Bien sûr il existera toujours des cas particuliers ou des contre-exemples, mais je reste persuadé que non, le web n’est pas en train de mourir. Au contraire, il évolue plus vite qu’il ne l’a jamais fait auparavant.
Non l’idée initiale du SDK iOS n’était pas de vérouiller les dev/utilisateur. La solution proposée par Apple était au contraire de faire des applications HTML!
C’est sous la pression de la demande des développeurs qu’Apple a introduit cette solution d’AppStore.
Oui, le web avec HTML5 et toutes les techno modernes est vraiment taillé pour construire des applications… mais développer pour le web, mobile en particulier, c’est encore faire de l’assembleur quand on compare le niveau de maturité des API et des environnement de dev.
Le web a un bel avenir devant lui, mais son problème c’est que nous vivons dans le présent…
Effectivement, nous n’en sommes qu’au tout début d’HTML5 en tant que plateforme de dev pour les applications en ligne, mais j’ai vraiment l’impression que les choses progressent très vite, non ?
Sur un marché de la création ou un site web est 10 fois moins couteux qu’une application, ça m’étonnerait que le web soit en train de mourir. Par contre, oui, ça évolue vite, de plus en plus vite ! N’est-ce pas justement un signe de vigueur ?
Une application mobile n’est pas forcément 10 fois plus coûteuse qu’un site web. on peut aujourd’hui avoir une application mobile correcte pour 2 à 3000 euros.
Tout dépend du type d’application que l’on souhaite. Un site web peut aussi coûter très cher selon ce qu’on veut.
Je pense que la théorie des apps mobiles qui prennent le traffic web n’est pas que technologique, ni farfelue. Moi je ne consulte plus le site du Monde mais uniquement l’appli mobile : plus pratique, immédiate, offline. Une webapp n’est pas aussi véloce et surtout est sans cesse interrompue par des coupures de connexions. Donc oui, les apps, même pour du contenu non enrichi, concurrencent fortement le navigateur. On devient accroc à une app en quelque sorte.

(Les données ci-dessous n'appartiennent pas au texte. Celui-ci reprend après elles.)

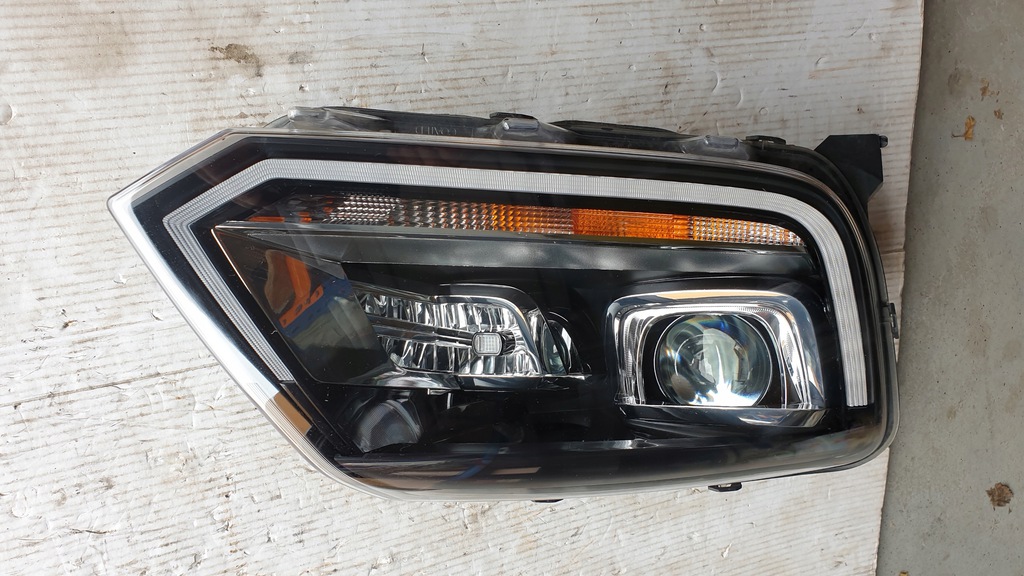 pr xénon led vw amarok 2h3941032b 2020r desmontado (#)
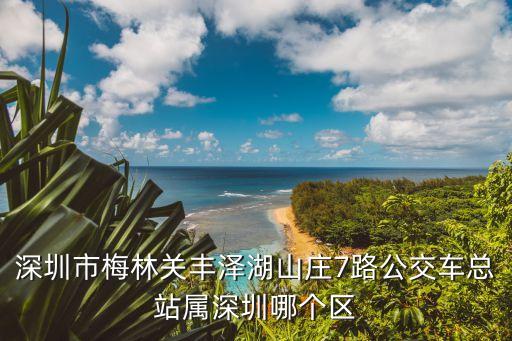 豐澤湖山莊，請(qǐng)問(wèn)深圳豐澤湖山莊屬于哪個(gè)區(qū)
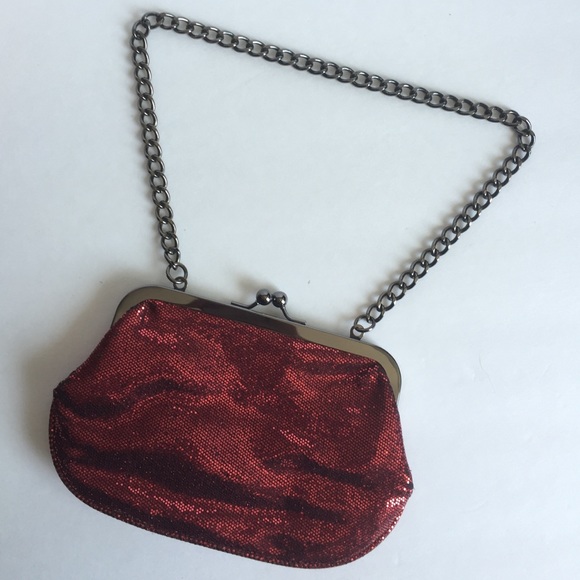 Express Ruby Clutch - Picture 2 of 3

Mais ce qui est inquiétant, c’est que Apple et Google vont encore plus contrôler le contenu numérique. Il faudrait des stores d’apps open source. Il y a des projets déjà.
@ Dimitri > donc l’appli du Monde est ta seule source d’information ? N’est-ce pas un peu triste de se dire que le rédacteur en chef t’impose sont point de vue sur l’actualité ? Je préfère utiliser Google News qui me renvoie sur l’ensemble des sites (mobiles) de presse ou des portails spécialisés comme Techmeme (qui propose une version mobile pour smartphones et une autre version mobile pour les feature phones). Je précise au passage que l’application du Monde n’est qu’une coquille servant à afficher des contenus web, et qu’il est tout à fait possible de lire des contenus hors ligne sur un navigateur mobile.
@ Marko1964 > Malheureusement je doute qu’une application native “correcte” parvienne à séduire des utilisateurs devenus beaucoup plus exigeants et regardant sur ce qu’ils installent (chiffres à l’appui). De plus, le coût total d’une application native doit intégrer les frais lier au référencement et à la maintenance (notamment les sauts de version majeure des OS mobiles). Mieux vaut investir 3.000 Euros pour rendre compatibles les templates d’un site web en responsive design (un bon compromis pour débuter dans la mobilité).